Bijvoorbeeld de AddSong_Success () testmethode maakt een gebruiker aan, voegt een nummer toe met behulp van de liedbeheerprogramma's AddSong () methode, en verifieert dat later bellen GetSongsByUser () geeft het toegevoegde nummer als resultaat. Vervolgens wordt er nog een nummer toegevoegd en opnieuw gecontroleerd.

func TestAddSong_Success (t * testing.T) u: = Gebruiker Name: "Gigi", Email: "[email protected]" dl, err: = NewInMemoryDataLayer () if err! = nil t.Error (" Kan geen in-memory gegevenslaag maken ") err = dl.CreateUser (u) if err! = Nil t.Error (" Kan gebruiker niet aanmaken ") lm, err: = NewSongManager (u, dl) if err ! = nil t.Error ("NewSongManager ()" nihil "terug") err = lm.AddSong (testSong, nihil) if err! = nil t.Error ("AddSong () failed") songs, err : = dl.GetSongsByUser (u) if err! = nil t.Error ("GetSongsByUser () failed") if len (songs)! = 1 t.Error ('GetSongsByUser () heeft één nummer niet geretourneerd als expected ') if songs [0]! = testSong t.Error ("Toegevoegd nummer komt niet overeen met input liedje") // Voeg een ander nummer toe err = lm.AddSong (testSong2, nil) if err! = nil  t.Error ("AddSong () failed") songs, err = dl.GetSongsByUser (u) if err! = nil t.Error ("GetSongsByUser () failed") if len (songs)! = 2 t .Error ('GetSongsByUser () heeft niet twee nummers geretourneerd zoals verwacht') als liedjes [0]! = TestSong t.Error ("Toegevoegd liedje komt niet overeen met het ingevoerde nummer ") als liedjes [1]! = testSong2 t.Error (" Toegevoegd nummer komt niet overeen met het ingevoerde nummer ") 

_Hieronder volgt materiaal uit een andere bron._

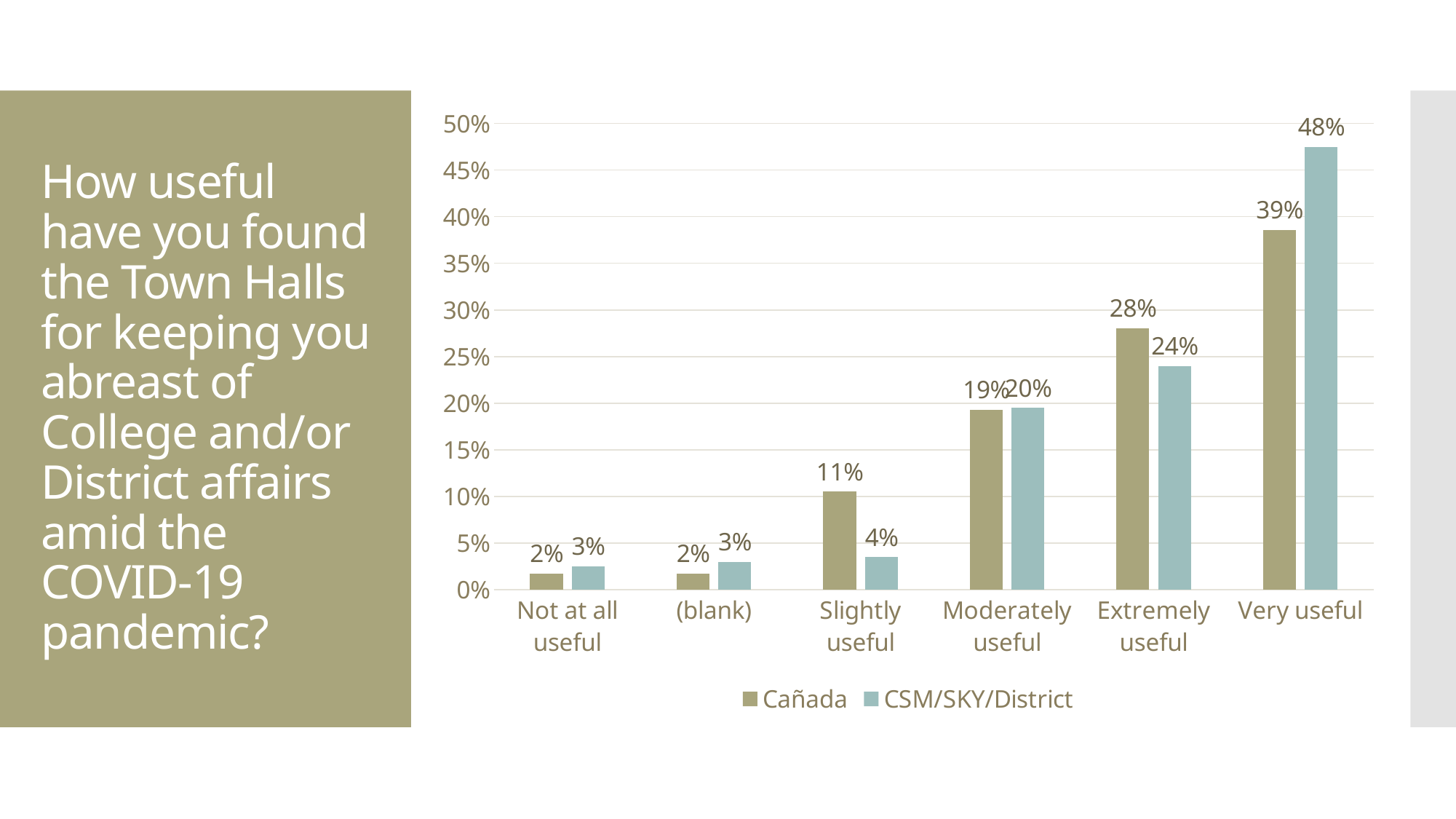
What is the value for Cañada in the Slightly useful category? 11% How many series does the legend list? 2 What is the value for CSM/SKY/District in the Extremely useful category? 24% What kind of chart is shown on the slide? Bar chart How many categories are shown on the x axis? 6 Is the value for CSM/SKY/District in the Very useful category greater or less than 45%? greater What is the difference between Cañada and CSM/SKY/District in the Slightly useful category? 7% In the Extremely useful category, which series has the larger value, Cañada or CSM/SKY/District? Cañada What is the difference between CSM/SKY/District and Cañada in the Very useful category? 9% Which category has the lowest value for CSM/SKY/District? Not at all useful and (blank) (both 3%) Which category has the highest value for CSM/SKY/District? Very useful What is the value for Cañada in the Very useful category? 39%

De TestAddSong_Duplicate () testmethode is vergelijkbaar, maar in plaats van een nieuwe song de tweede keer toe te voegen, wordt hetzelfde nummer toegevoegd, wat resulteert in een dubbele songfout:

 u: = Gebruiker Name: "Gigi", Email: "[email protected]" dl, err: = NewInMemoryDataLayer () if err! = nil t.Error ("Kan geen in-geheugen gegevenslaag maken")  err = dl.CreateUser (u) if err! = nil t.Error ("Kan gebruiker niet maken") lm, err: = NewSongManager (u, dl) if err! = nil t.Error ("NewSongManager () terug 'nul' ") err = lm.AddSong (testSong, nihil) if err! = nil t.Error (" AddSong () failed ") songs, err: = dl.GetSongsByUser (u) if err ! = nil t.Error ("GetSongsByUser () failed") if len (songs)! = 1 t.Error ('GetSongsByUser () heeft geen enkele song geretourneerd zoals verwacht') als liedjes [0]! = testSong t.Error ("Toegevoegd nummer komt niet overeen met het ingevoerde nummer") // Voeg hetzelfde nummer opnieuw toe err = lm.AddSong (testSong, nil) if err == nil t.Error ('AddSong () had moeten mislukken voor een duplicaat nummer ') expectedErrorMsg: = "Duplicate song" errorMsg: = err.Error () if errorMsg! = expectedErrorMsg t.Error (' AddSong () heeft verkeerd foutbericht voor duplicaatnummer geretourneerd ')

Conclusie

In deze zelfstudie hebben we een gegevenslaag in het geheugen geïmplementeerd op basis van SQLite, een SQLite-database in het geheugen met testgegevens gevuld en de gegevenslaag in het geheugen gebruikt om de toepassing te testen.

In deel drie zullen we ons richten op het testen tegen een lokale complexe gegevenslaag die uit meerdere gegevensarchieven bestaat (een relationele DB en een Redis-cache). Blijf kijken.